Reproduce the excerpt on music, fashion, and modernism in full, word for word, before the rows.

→ SELECTED TEXT
- - - -

Music, Fashion, and Modernism
By Mary E. Davis

University of California Press

Copyright © 2006 The Regents of the University of California
All right reserved.

ISBN: 978-0-520-24542-6

Chapter One


Every revolution begins with a change of clothes. RENÉ BIZET

In the June 1923 issue of French Vogue, an unusual portrait of an unlikely subject appears amid the fashion plates. Accompanying a story about the adventures of a fictional Parisian named Palmyre, the drawing is fashion illustrator Eduardo Benito's sketch of the "good musician" Erik Satie, "bearded and laughing like a faun." The composer is just one of the characters in the larger tale of Palmyre's "escapades in the world of artists," which is part of the magazine's feature series tracing the lives of six stylish young women in the French capital. Palmyre, in this installment, dines with Raymond Radiguet, the "author of stunning novels," then accompanies him to the fashionable club Le Boeuf Sur le toit, "where the jazz band is all the rage." She rubs shoulders with the Boeuf's habitués, including Jean Cocteau, Francis Poulenc, Georges Auric, and Darius Milhaud, but the high point of the adventure is an encounter with Satie, "simple and good like a child." These outings, "the dearest to Palmyre's heart," allow her to "partake in the current taste of elegant Parisians for nightclubs."

Vogue's spotlight on Satie and his club-hoppingfriends not only provides surprising evidence of the group's celebrity status in the 1920s, but also suggests that the upscale fashion press played a more significant role in defining and advocating musical modernism than has been recognized. In articles, fiction, and illustrations, a range of publications directed at a largely female readership promoted a bold ideal of good taste premised on the convergence of fashion and art, and led the way to a rejuvenating makeover of cultural life. The glossy pages of these journals offered the 1 fashionable Parisienne a guide to music in the French capital, and more importantly created momentum for the spread of a cosmopolitan musical style that was remote from the hermetic and abstract high modernism championed by contemporary music critics. In the guise of reporting on good taste, the fashion magazine in essence proposed an alternative strand of French musical modernism that found its raison d'être and its largest base of support in the feminine sphere.

- - - -

→ LISTED RECORDS
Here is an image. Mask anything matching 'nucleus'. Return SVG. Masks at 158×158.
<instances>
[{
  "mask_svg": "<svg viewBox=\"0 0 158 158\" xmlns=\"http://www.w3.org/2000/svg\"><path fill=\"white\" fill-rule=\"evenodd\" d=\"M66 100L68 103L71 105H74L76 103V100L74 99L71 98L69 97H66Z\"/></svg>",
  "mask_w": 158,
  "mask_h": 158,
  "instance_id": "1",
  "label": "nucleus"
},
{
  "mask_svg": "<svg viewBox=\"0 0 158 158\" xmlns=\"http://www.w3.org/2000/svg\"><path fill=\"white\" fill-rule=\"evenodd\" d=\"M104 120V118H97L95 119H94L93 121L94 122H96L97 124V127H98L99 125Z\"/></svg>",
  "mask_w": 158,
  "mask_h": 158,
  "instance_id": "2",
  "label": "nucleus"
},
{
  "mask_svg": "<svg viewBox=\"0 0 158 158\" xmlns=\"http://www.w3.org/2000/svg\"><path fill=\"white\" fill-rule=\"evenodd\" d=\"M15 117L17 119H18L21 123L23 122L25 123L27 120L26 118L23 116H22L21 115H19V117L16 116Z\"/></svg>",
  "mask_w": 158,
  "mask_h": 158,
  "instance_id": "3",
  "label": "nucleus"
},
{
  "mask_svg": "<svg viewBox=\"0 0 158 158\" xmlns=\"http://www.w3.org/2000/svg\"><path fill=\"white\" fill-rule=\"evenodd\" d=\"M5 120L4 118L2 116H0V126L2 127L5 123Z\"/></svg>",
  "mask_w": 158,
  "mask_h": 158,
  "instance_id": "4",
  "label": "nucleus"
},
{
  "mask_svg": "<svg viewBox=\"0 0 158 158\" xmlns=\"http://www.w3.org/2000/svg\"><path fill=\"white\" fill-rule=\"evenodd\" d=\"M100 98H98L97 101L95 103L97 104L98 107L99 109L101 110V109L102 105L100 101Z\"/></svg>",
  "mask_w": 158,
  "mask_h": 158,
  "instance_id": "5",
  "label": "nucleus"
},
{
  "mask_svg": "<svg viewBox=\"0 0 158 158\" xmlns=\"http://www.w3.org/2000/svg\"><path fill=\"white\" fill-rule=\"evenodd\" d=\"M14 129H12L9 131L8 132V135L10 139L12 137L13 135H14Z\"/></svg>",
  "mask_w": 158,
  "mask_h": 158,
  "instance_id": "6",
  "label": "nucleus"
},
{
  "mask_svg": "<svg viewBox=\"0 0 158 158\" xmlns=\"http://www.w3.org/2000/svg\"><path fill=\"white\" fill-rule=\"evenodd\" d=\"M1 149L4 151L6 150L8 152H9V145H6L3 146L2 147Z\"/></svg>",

- - - -

→ CORRECT ANSWER
Music, Fashion, and Modernism
By Mary E. Davis

University of California Press

Copyright © 2006 The Regents of the University of California
All right reserved.

ISBN: 978-0-520-24542-6

Chapter One


Every revolution begins with a change of clothes. RENÉ BIZET

In the June 1923 issue of French Vogue, an unusual portrait of an unlikely subject appears amid the fashion plates. Accompanying a story about the adventures of a fictional Parisian named Palmyre, the drawing is fashion illustrator Eduardo Benito's sketch of the "good musician" Erik Satie, "bearded and laughing like a faun." The composer is just one of the characters in the larger tale of Palmyre's "escapades in the world of artists," which is part of the magazine's feature series tracing the lives of six stylish young women in the French capital. Palmyre, in this installment, dines with Raymond Radiguet, the "author of stunning novels," then accompanies him to the fashionable club Le Boeuf Sur le toit, "where the jazz band is all the rage." She rubs shoulders with the Boeuf's habitués, including Jean Cocteau, Francis Poulenc, Georges Auric, and Darius Milhaud, but the high point of the adventure is an encounter with Satie, "simple and good like a child." These outings, "the dearest to Palmyre's heart," allow her to "partake in the current taste of elegant Parisians for nightclubs."

Vogue's spotlight on Satie and his club-hoppingfriends not only provides surprising evidence of the group's celebrity status in the 1920s, but also suggests that the upscale fashion press played a more significant role in defining and advocating musical modernism than has been recognized. In articles, fiction, and illustrations, a range of publications directed at a largely female readership promoted a bold ideal of good taste premised on the convergence of fashion and art, and led the way to a rejuvenating makeover of cultural life. The glossy pages of these journals offered the 1 fashionable Parisienne a guide to music in the French capital, and more importantly created momentum for the spread of a cosmopolitan musical style that was remote from the hermetic and abstract high modernism championed by contemporary music critics. In the guise of reporting on good taste, the fashion magazine in essence proposed an alternative strand of French musical modernism that found its raison d'être and its largest base of support in the feminine sphere.